#### What to work on
Copy all lines holding the word "single" from the entries.

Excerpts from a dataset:
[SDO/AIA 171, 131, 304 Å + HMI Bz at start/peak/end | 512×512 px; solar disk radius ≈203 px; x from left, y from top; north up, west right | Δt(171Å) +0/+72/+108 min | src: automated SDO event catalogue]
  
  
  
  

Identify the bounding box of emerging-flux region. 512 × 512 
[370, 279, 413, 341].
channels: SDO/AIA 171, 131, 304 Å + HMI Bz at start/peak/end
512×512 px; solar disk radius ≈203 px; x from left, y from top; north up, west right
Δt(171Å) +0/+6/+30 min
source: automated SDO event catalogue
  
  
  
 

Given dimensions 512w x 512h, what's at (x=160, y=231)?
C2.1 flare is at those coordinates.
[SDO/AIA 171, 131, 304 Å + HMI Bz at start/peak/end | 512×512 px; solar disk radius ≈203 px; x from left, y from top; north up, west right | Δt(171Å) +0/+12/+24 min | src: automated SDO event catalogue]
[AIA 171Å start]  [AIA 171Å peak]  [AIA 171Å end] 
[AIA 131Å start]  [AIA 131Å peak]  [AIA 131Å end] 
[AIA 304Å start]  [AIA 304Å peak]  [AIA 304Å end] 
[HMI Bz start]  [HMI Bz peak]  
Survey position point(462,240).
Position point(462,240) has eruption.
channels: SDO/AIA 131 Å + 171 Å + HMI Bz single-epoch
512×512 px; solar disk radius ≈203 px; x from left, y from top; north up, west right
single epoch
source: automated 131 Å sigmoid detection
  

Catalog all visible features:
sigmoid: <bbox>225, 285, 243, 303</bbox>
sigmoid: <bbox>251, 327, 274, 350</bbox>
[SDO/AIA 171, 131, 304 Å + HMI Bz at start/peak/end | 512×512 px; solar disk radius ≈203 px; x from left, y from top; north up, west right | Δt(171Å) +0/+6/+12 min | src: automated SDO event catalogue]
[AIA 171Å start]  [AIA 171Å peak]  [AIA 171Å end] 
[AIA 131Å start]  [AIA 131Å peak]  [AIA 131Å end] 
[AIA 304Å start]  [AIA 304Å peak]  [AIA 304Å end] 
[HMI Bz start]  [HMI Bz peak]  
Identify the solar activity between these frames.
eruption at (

#### Finished exercise
channels: SDO/AIA 131 Å + 171 Å + HMI Bz single-epoch
single epoch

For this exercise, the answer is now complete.